HR-RCNN: Hierarchical Relational Reasoning for Object Detection
This work addresses the need for generalized relational reasoning in object detection, offering a solution for computer vision researchers and practitioners, though it appears incremental as it builds on existing relational methods.
The paper tackles the problem of limited relational reasoning in object detection by proposing a hierarchical relational reasoning framework (HR-RCNN) with a novel graph attention module (GAM), which shows great improvement on the COCO dataset for both object detection and instance segmentation.

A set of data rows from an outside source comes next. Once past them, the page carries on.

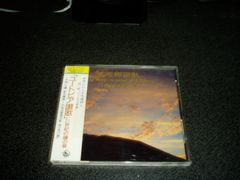 CD「悠一郎/ユートピア讃歌(理想郷讃歌)21世紀の鐘の音」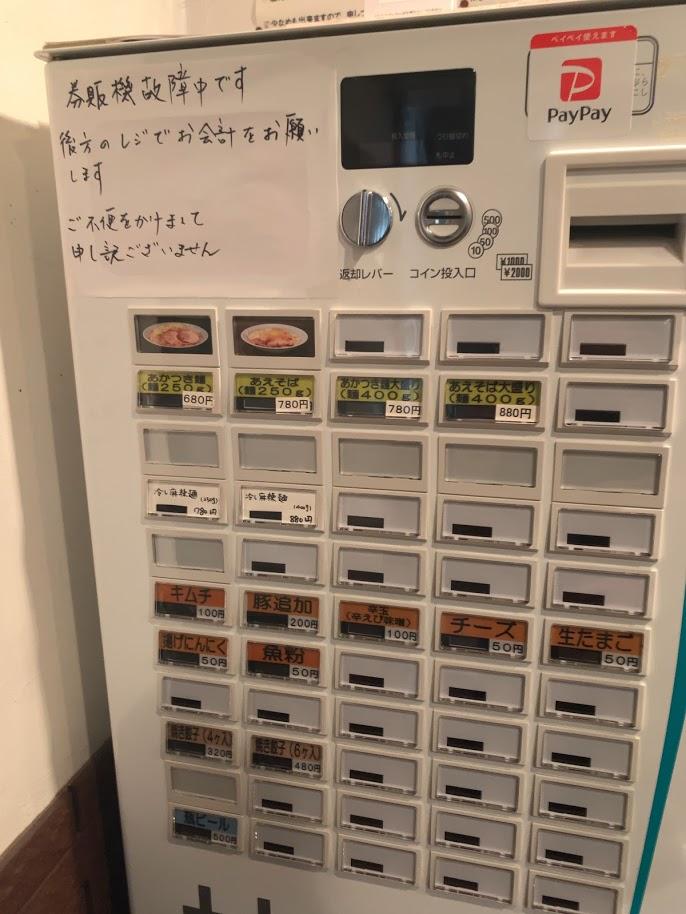 駒込の麺やあかつき券売機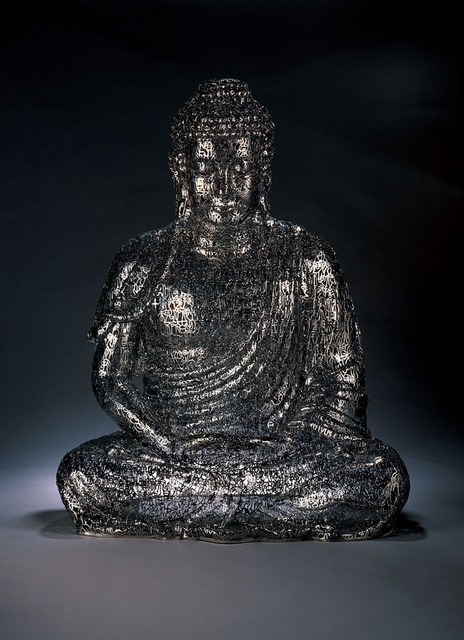 , 'Revelation,' 2008, Parkview Green Art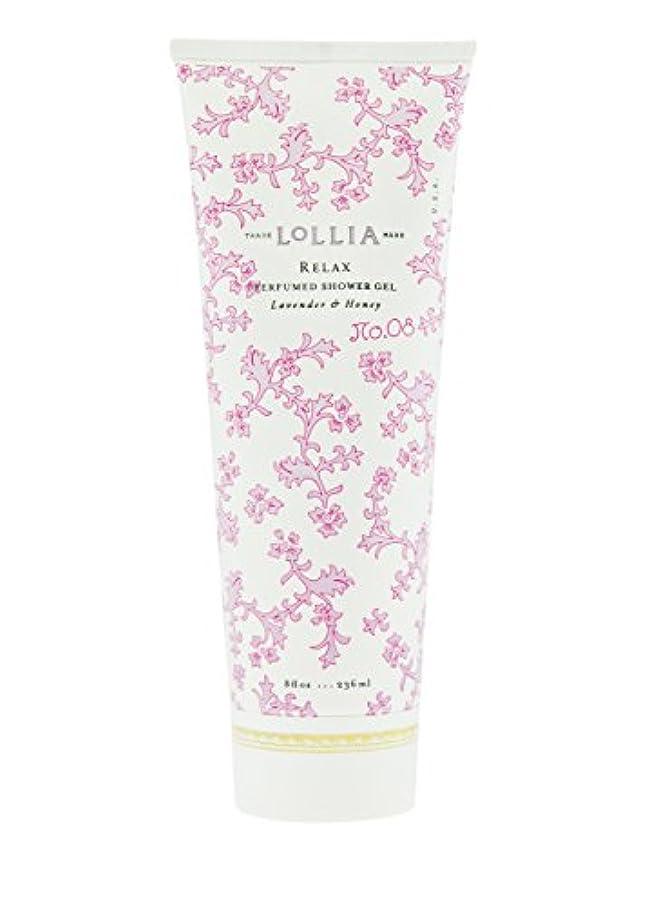 シャイニングマイクロプロセッサ卑しいロリア(LoLLIA) パフュームドシャワージェル Relax 236ml(全身用洗浄料 ボディーソープ ホワイトオーキッド、タヒチアンバニラ、ハチミツ、アンバーの香り)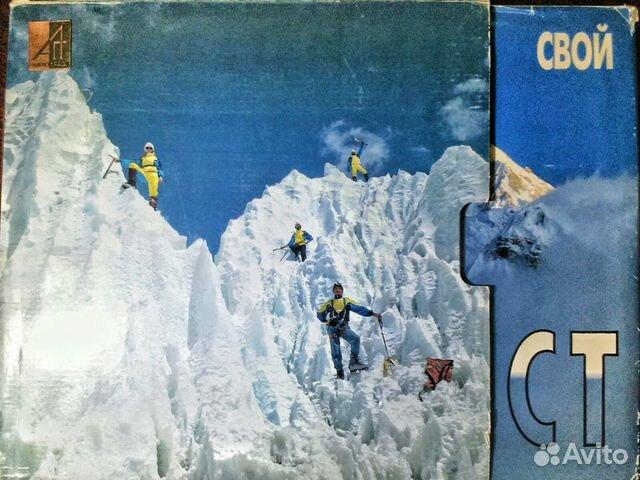 Boka fotoalbum WHA alla har sina egna Everest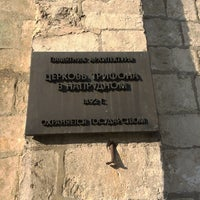Photo taken at Храм св. мч. Трифона в Напрудном by Slava Y. on 10/11/2014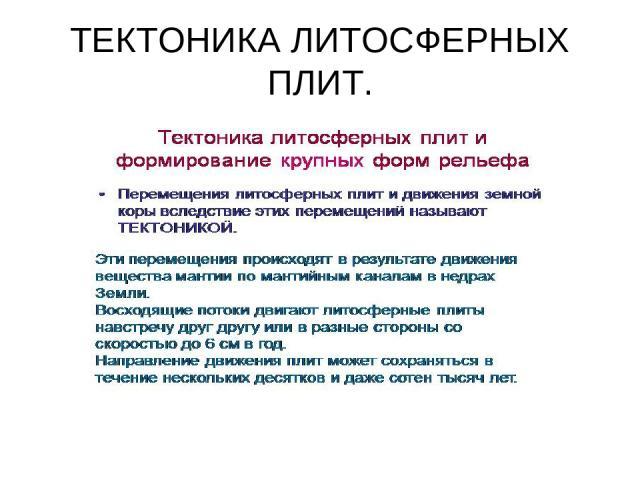 ТЕКТОНИКА ЛИТОСФЕРНЫХ ПЛИТ.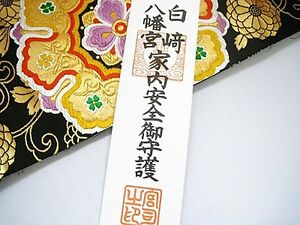 JAPANESE OMAMORI OFUDA Charm Good luck For Family Safety from Japan Shrine 001
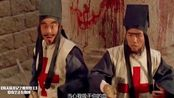 倚天屠龙记魔教教主:华山派这服装,绝对是来搞笑的,分分钟出戏
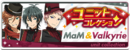 MaM & Valkyrie Unit Collection Banner
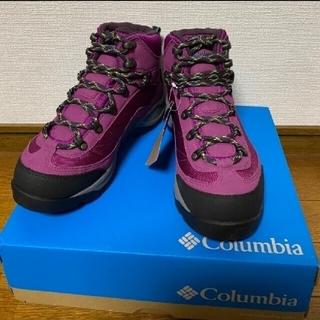 Columbia - 【新品未使用】Columbia レディース 登山シューズ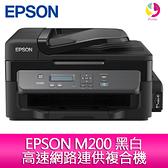 EPSON M200 黑白高速網路連供複合機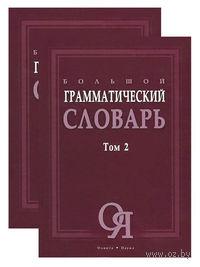 Большой грамматический словарь (в двух томах). Лариса Бояринова, Елена Тихонова, М. Трубаева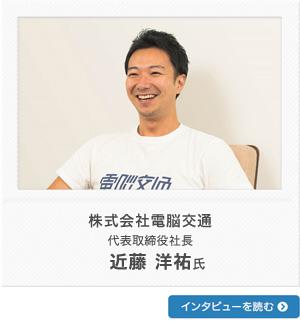 株式会社電脳交通 代表取締役社長 近藤 洋祐 氏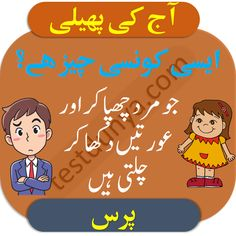 Riddles in Urdu for Kids with Answers 2020 Tough Riddles, Riddles With Answers, Funny Puzzles, Chai Quotes, Funny Jokes, Poetry, Teaching, Humor, This Or That Questions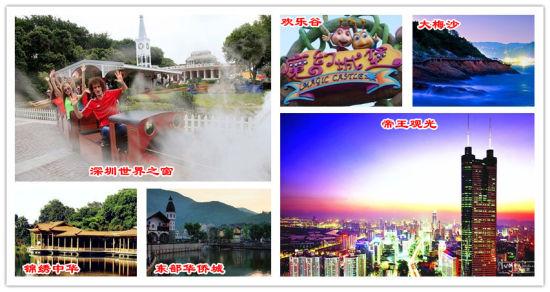 组图:盘点娶不起媳妇的城市深圳位列第一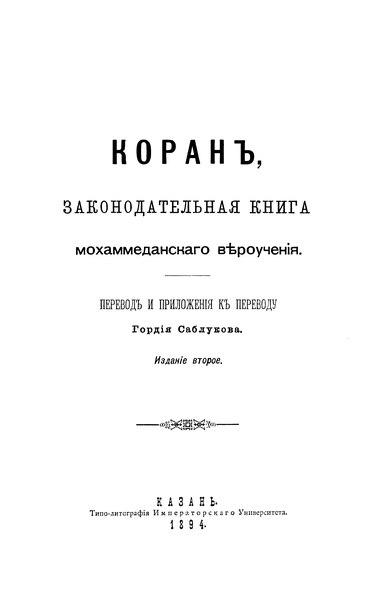 File:Коран - Г.С. Саблуков, 1894 г., 2-е издание.djvu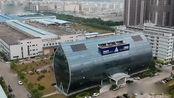 广东惠州大亚湾一奇葩办公建筑, 外形神似水滴引吐槽, 你怎么看-旅游新攻略-放飞梦想去旅行
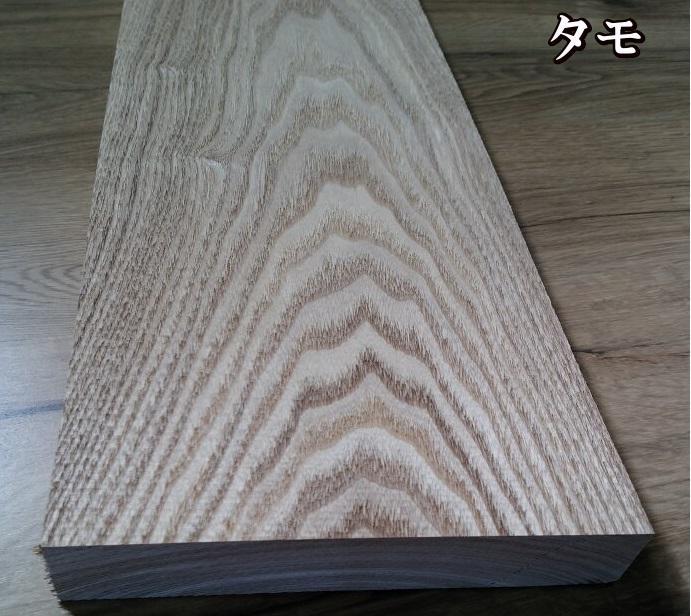 「選べる板幅」タモ無垢材長さ2000mm×幅175~150mm×厚み30mm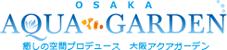 大阪アクアガーデン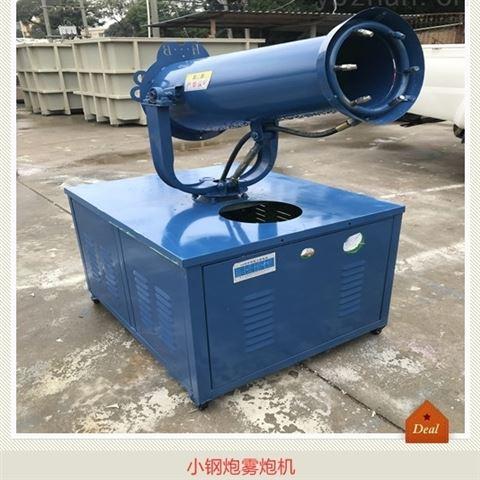厦门翔安移动式小钢炮喷雾机租赁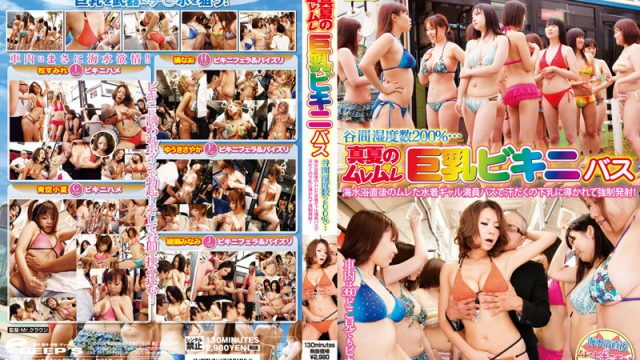 DVDES-559 asian porn movies 200% Humidity In These Valleys… Midsummer Busty Bikini Bus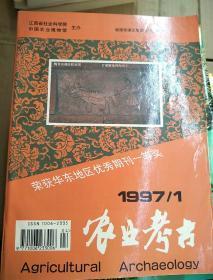 农业考古1997年1期(总41期)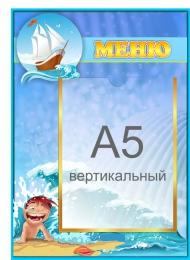 Купить Стенд Меню в морском стиле с мальчиком 250*350 мм в России от 363.00 ₽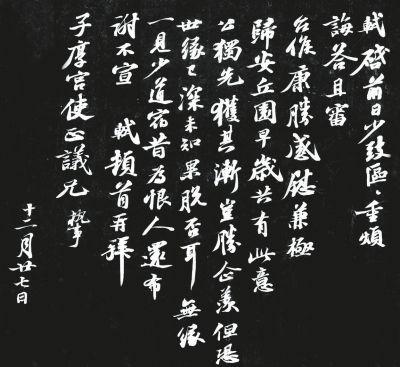 苏轼《致子厚宫使札》鉴赏:无机心之书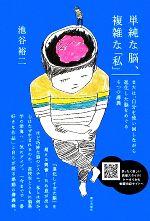【中古】 単純な脳、複雑な「私」 または、自分を使い回しながら進化した脳をめぐる4つの講義 /池谷裕二(著者) 【中古】afb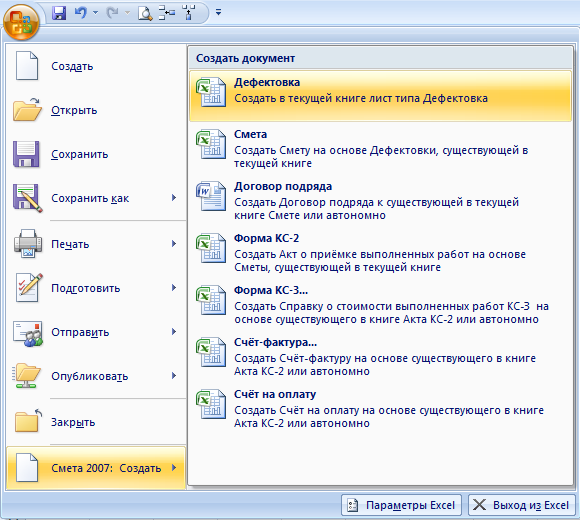Как создать чистый документ - Luboil.ru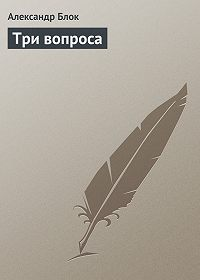 Александр Блок -Три вопроса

Incorporating relational reasoning in neural networks for object recognition remains an open problem. Although many attempts have been made for relational reasoning, they generally only consider a single type of relationship. For example, pixel relations through self-attention (e.g., non-local networks), scale relations through feature fusion (e.g., feature pyramid networks), or object relations through graph convolutions (e.g., reasoning-RCNN). Little attention has been given to more generalized frameworks that can reason across these relationships. In this paper, we propose a hierarchical relational reasoning framework (HR-RCNN) for object detection, which utilizes a novel graph attention module (GAM). This GAM is a concise module that enables reasoning across heterogeneous nodes by operating on the graph edges directly. Leveraging heterogeneous relationships, our HR-RCNN shows great improvement on COCO dataset, for both object detection and instance segmentation.